▶ **GIVEN INSTRUCTION**
Print the stretch from the start of the items through the line that contains "53L56 65L85 70L92", both ends included, and copy each line verbatim. Leave the pictures out of your answer.

▶ **Collected data**

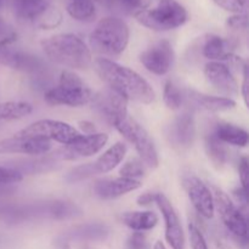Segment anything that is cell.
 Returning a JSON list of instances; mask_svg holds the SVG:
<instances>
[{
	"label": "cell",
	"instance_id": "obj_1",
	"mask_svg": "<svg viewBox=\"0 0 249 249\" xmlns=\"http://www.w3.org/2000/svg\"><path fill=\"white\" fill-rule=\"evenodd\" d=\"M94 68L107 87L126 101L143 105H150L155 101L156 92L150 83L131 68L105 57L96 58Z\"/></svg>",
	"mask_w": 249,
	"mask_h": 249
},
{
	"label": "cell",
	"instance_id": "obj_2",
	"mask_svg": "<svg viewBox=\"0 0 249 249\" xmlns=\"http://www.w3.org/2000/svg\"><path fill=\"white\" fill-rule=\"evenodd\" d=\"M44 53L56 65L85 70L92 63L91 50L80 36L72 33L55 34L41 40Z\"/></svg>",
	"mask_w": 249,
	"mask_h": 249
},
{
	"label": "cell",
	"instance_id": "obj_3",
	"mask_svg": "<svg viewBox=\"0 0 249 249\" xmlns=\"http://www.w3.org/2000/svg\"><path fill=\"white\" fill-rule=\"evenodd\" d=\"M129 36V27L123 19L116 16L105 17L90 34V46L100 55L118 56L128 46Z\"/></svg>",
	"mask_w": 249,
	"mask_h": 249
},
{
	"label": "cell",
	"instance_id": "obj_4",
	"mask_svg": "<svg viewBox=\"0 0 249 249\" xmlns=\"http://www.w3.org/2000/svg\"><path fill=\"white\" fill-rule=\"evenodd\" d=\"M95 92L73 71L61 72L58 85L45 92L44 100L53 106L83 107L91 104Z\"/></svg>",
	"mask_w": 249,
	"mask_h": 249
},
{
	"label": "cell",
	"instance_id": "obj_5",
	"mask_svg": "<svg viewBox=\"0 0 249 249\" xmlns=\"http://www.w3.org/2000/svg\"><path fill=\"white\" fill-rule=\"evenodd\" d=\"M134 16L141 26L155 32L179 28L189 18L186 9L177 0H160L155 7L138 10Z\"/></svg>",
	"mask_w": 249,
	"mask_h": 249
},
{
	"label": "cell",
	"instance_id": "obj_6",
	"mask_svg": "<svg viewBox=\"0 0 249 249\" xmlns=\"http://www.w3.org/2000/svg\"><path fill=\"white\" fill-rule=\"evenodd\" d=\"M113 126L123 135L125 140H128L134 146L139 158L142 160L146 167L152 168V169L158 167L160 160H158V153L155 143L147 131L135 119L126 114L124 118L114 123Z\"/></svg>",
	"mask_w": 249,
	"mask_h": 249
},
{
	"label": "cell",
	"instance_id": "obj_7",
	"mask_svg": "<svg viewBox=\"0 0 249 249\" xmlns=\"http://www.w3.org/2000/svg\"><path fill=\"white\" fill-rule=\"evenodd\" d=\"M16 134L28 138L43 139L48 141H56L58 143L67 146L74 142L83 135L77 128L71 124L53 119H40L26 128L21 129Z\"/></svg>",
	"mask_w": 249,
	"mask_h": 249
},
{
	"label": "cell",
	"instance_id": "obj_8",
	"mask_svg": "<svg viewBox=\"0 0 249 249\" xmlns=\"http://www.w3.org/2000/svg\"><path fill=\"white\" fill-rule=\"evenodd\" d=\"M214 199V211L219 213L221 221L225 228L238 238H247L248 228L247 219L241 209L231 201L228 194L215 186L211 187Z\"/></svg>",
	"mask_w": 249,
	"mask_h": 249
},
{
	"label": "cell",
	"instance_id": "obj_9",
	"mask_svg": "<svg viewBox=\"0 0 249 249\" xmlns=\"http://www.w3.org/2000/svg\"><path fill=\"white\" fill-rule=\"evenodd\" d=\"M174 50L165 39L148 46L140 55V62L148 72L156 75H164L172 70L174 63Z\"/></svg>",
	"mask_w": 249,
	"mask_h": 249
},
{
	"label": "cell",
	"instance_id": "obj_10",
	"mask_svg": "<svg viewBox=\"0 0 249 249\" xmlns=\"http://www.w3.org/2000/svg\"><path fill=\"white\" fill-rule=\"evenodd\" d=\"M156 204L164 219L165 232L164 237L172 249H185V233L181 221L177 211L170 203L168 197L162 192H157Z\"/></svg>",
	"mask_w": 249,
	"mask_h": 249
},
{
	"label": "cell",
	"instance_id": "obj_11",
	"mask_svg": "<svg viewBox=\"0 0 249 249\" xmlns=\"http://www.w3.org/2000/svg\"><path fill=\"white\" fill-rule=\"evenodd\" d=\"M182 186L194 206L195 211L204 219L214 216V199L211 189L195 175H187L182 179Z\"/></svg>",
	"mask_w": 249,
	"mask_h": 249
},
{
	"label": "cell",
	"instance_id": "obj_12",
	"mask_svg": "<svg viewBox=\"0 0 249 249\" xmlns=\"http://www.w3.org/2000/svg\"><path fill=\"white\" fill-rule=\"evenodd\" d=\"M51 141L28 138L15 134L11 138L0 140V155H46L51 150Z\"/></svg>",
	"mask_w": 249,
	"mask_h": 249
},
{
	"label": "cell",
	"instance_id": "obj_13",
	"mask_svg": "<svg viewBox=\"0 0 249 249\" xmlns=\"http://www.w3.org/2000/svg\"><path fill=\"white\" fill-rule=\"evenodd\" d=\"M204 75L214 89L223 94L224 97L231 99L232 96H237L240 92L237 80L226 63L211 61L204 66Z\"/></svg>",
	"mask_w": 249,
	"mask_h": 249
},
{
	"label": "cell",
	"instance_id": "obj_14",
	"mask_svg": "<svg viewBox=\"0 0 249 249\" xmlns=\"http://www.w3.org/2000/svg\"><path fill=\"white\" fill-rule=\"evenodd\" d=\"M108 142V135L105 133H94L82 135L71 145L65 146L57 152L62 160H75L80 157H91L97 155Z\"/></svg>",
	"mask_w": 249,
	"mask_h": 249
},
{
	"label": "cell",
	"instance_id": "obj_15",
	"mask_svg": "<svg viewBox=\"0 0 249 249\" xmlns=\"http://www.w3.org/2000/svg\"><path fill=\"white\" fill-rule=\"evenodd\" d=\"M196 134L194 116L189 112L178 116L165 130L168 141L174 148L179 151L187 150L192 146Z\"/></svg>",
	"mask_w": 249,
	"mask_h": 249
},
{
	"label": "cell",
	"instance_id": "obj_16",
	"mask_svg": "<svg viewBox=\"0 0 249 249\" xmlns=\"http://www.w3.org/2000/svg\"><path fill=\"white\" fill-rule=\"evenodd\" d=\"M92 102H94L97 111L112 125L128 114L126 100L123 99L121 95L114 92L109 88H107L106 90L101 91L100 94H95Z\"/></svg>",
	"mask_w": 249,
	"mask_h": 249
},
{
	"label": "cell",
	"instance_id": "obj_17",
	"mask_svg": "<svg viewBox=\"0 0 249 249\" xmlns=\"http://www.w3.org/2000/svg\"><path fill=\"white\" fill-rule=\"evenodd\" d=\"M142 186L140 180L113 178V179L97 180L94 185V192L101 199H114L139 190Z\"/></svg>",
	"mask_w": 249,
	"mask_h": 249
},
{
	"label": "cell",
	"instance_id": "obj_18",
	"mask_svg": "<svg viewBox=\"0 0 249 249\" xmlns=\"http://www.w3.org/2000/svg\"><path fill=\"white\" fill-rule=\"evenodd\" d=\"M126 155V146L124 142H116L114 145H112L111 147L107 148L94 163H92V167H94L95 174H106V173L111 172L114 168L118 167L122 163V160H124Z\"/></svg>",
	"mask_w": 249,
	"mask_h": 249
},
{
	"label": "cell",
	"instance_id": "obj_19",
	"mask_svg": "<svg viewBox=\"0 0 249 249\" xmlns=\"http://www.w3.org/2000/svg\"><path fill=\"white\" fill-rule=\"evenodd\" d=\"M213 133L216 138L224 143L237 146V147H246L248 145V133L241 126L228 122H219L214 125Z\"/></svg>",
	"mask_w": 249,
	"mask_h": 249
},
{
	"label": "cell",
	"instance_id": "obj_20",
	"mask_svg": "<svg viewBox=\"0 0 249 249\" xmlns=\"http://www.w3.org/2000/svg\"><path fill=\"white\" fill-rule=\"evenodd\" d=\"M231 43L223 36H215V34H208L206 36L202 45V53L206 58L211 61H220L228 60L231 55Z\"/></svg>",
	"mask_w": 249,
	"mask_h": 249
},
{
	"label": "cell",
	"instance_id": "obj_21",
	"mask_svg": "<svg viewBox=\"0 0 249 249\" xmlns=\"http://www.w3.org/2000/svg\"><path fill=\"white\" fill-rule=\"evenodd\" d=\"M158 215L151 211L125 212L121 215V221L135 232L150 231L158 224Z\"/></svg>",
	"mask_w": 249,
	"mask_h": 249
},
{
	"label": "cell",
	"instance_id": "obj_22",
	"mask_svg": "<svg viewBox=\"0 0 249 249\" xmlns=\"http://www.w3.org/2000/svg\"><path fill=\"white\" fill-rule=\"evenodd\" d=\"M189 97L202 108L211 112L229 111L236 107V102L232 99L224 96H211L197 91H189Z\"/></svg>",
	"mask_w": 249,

▶ **EXPECTED OUTPUT**
Segment anything that is cell.
 Returning a JSON list of instances; mask_svg holds the SVG:
<instances>
[{
	"label": "cell",
	"instance_id": "obj_1",
	"mask_svg": "<svg viewBox=\"0 0 249 249\" xmlns=\"http://www.w3.org/2000/svg\"><path fill=\"white\" fill-rule=\"evenodd\" d=\"M94 68L107 87L126 101L143 105H150L155 101L156 92L150 83L131 68L105 57L96 58Z\"/></svg>",
	"mask_w": 249,
	"mask_h": 249
},
{
	"label": "cell",
	"instance_id": "obj_2",
	"mask_svg": "<svg viewBox=\"0 0 249 249\" xmlns=\"http://www.w3.org/2000/svg\"><path fill=\"white\" fill-rule=\"evenodd\" d=\"M44 53L56 65L85 70L92 63L91 50L80 36L72 33L55 34L41 40Z\"/></svg>",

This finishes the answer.